**Materials provided**.
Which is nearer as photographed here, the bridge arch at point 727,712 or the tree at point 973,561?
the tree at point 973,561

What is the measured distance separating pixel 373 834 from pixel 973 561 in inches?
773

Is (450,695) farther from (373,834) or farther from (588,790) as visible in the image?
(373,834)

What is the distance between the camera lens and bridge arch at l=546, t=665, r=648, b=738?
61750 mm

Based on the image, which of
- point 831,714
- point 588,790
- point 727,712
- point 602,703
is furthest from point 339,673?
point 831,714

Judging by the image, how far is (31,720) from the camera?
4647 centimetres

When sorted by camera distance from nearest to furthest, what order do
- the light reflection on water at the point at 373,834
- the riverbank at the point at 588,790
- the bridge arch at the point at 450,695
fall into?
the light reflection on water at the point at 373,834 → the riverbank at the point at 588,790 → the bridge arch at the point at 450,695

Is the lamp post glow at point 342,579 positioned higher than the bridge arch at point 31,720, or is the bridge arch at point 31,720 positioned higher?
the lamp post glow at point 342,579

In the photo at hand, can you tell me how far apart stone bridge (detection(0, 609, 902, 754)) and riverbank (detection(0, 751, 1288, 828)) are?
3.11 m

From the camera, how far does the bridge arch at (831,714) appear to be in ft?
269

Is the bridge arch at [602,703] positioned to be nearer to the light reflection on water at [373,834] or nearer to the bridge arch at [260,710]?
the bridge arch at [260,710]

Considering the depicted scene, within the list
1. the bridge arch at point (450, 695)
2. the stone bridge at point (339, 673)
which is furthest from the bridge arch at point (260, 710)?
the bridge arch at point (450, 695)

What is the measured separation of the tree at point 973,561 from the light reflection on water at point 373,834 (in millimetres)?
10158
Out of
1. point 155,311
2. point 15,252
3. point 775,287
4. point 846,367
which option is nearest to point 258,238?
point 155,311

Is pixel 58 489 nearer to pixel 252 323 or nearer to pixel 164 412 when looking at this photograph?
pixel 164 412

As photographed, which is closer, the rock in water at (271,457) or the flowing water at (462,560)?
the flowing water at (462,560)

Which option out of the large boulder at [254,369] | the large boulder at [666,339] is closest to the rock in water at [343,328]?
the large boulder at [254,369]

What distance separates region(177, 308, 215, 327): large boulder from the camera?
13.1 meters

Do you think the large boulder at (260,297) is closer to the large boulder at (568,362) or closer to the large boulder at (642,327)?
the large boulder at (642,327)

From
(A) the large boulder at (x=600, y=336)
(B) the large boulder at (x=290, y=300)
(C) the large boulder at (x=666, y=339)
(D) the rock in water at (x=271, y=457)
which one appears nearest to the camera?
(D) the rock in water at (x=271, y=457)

**Task goal**.
Transcribe word for word the data starting with the first line and going on through the line that contains "the light reflection on water at the point at 373,834 →", with both of those lines included.

**Result of the exercise**.
Which is nearer as photographed here, the bridge arch at point 727,712 or the tree at point 973,561?
the tree at point 973,561

What is the measured distance separating pixel 373 834 from pixel 973 561 in inches?
773

Is (450,695) farther from (373,834) or farther from (588,790) as visible in the image?
(373,834)

What is the distance between the camera lens and bridge arch at l=546, t=665, r=648, b=738?
61750 mm

Based on the image, which of
- point 831,714
- point 588,790
- point 727,712
- point 602,703
is furthest from point 339,673?
point 831,714

Judging by the image, how far is (31,720) from the camera?
4647 centimetres

When sorted by camera distance from nearest to furthest, what order do
- the light reflection on water at the point at 373,834
- the riverbank at the point at 588,790
- the bridge arch at the point at 450,695
fall into?
the light reflection on water at the point at 373,834 → the riverbank at the point at 588,790 → the bridge arch at the point at 450,695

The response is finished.